Ilustração de um petroleiro no Estreito de Ormuz com gráficos de alta no fundo e a sigla NACHO em destaque, simbolizando a nova aposta de Wall Street sobre a permanência do fechamento da rota.
Ilustração de um petroleiro no Estreito de Ormuz com gráficos de alta no fundo e a sigla NACHO em destaque, simbolizando a nova aposta de Wall Street sobre a permanência do fechamento da rota.

O mercado está precificando um novo cenário estável de tensão, útil contexto para um colega que acompanha commodities.

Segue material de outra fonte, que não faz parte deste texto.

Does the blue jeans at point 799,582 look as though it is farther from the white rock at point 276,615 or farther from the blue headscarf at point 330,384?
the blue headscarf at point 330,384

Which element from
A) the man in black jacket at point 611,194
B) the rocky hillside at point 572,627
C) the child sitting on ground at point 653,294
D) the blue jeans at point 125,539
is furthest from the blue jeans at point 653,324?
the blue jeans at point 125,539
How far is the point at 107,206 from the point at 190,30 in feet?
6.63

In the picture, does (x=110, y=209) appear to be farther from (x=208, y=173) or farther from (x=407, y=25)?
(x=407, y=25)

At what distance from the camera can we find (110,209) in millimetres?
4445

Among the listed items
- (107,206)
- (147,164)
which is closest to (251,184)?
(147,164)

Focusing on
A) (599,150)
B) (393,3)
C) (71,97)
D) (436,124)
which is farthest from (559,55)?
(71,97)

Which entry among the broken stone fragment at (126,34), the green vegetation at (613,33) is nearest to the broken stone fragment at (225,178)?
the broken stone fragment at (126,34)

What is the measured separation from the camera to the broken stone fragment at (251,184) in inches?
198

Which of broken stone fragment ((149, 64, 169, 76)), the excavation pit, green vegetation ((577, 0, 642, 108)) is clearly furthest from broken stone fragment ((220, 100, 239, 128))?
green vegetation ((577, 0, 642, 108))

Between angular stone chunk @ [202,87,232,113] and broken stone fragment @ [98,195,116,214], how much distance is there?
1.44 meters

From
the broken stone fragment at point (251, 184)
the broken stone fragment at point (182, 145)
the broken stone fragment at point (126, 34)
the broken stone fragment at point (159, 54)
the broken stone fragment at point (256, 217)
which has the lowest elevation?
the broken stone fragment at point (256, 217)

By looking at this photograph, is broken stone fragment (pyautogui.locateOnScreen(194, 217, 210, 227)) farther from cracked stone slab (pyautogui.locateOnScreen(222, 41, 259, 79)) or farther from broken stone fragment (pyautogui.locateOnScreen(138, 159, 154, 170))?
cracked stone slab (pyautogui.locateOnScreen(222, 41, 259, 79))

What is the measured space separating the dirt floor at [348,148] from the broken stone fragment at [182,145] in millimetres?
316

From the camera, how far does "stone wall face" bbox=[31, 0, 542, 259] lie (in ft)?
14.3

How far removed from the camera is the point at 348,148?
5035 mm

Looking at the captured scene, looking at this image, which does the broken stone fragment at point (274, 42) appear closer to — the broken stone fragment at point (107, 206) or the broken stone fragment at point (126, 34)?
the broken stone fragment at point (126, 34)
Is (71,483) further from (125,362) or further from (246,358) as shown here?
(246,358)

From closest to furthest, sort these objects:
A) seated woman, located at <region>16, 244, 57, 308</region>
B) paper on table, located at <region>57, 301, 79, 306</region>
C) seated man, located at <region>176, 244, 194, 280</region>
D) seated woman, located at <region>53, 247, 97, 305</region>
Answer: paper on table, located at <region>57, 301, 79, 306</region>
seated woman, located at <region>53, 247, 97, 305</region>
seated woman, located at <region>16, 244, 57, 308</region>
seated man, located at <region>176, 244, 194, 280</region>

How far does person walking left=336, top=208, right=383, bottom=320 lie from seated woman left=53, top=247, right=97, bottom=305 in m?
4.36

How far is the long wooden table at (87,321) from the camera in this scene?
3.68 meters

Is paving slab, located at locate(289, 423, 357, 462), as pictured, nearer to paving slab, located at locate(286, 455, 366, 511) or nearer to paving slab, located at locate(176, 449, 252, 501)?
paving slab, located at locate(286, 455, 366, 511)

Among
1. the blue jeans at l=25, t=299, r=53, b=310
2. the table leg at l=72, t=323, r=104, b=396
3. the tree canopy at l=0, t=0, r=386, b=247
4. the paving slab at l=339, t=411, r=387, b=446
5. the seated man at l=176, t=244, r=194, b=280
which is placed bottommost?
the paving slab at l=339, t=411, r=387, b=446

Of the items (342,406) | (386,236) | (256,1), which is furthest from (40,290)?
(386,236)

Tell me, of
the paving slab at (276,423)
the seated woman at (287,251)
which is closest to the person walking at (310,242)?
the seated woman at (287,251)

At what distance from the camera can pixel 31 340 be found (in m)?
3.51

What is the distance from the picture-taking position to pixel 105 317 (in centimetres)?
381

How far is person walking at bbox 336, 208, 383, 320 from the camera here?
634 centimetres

NACHO: o novo 'normal' do petróleo Fluxo da história e fatos principais

Investidores em Wall Street estão usando a sigla NACHO — 'Not a chance Hormuz Open' — para indicar que a reabertura do Estreito de Ormuz, rota estratégica para o transporte de petróleo e gás natural, é improvável no curto prazo. A expressão, que circula entre mesas de operações e analistas, reflete uma mudança de perspectiva: o fechamento da passagem não é mais visto como um choque político temporário, mas como uma característica duradoura do novo cenário de mercado. Isso altera projeções para preços do petróleo, custos de frete marítimo, seguros de embarcações e até impactos na inflação e nos juros.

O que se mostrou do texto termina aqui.